Latifah's a home girl-turned rapper-actress-singer, turned glamorous female metrosexual. She's big, beautiful, symmetric and wonderfully made up, I concluded, never-minding the blitz of her machine. Her character's name in the new film is even Belle, which means an attractive or admired woman. "Except for a few minor proportions and multi-millions of dollars, we're in the same league," I told myself. It was like seeing myself on a good day through someone else's eyes, and discovering my true name.

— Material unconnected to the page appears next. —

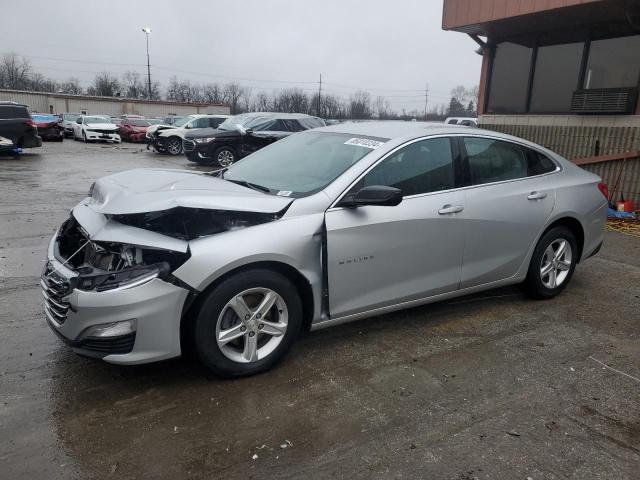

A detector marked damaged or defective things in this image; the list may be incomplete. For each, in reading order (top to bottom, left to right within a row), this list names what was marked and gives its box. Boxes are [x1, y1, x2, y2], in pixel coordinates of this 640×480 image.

I admit that, after my thighs and waist thinned out just a bit, I began to see myself more clearly.



Now, I don't profess to have Latifah's personality. She's the 21st century's answer to Pearl Bailey, a world-class American entertainer popular through the 1950s and '60s who also moved easily between stage, film and television, Rubenesque as she was. With the recent release of Latifah's "The Dana Owens Album," many are drawing comparisons.


Elders in the black community remember Bailey as one hell of a saucy, talented and tough broad. Latifah and Bailey share a no-nonsense charisma and sexuality. Black folk admire women like them because they show pride in where they come from, and in what God gave them. They are archetypes for big girls everywhere.

What I know at 30 is that big black women crave what we've wanted and never had -- attention. I think the attention we are seeking is from mainstream America. Why else would we spend ungodly amounts of money on purses, weaves, shoes and luxury vehicles? Most black men I know profess to prefer a larger lady, a woman somewhere between the size Oprah was two years ago and her size last season. Latifah is an example of how women in the black community show a kind of love for themselves that infects those all around them. Her celebrity franchise has opened a door. We are fortunate today that we can step out of our big-boned loving community and set an example of grace, style and boldness for big women suffering in communities clinging to a Size-0 Kate Moss Model of beauty.

Yesterday I called my local Jenny Craig Center and cut the cord. The cost was killing my disposable income. No vacation, no home improvement. Hell, I spent the last two months losing and gaining the same 2.2 pounds. Some say it's a plateau. I'm feeling it's where I should stay right now. Everyone tells me how great I look and how good I'm doing at the gym. My boyfriend calls me "juicy."

Bailey once said that a crown, if it hurts us, is not worth wearing. Most women just can't afford to be constructed like J. Lo. I say, let's learn to love our jellyroll.

Walking down the street, all done up, I get a little ditty stuck in my mind as my hips switch and I get into a rhythm. It's Destiny's Child's chorus, "I don't think you ready for this jelly/I don't think your ready for this jelly/ 'Cause my body too bootylicious for ya babe." On such a day, I'm Queen.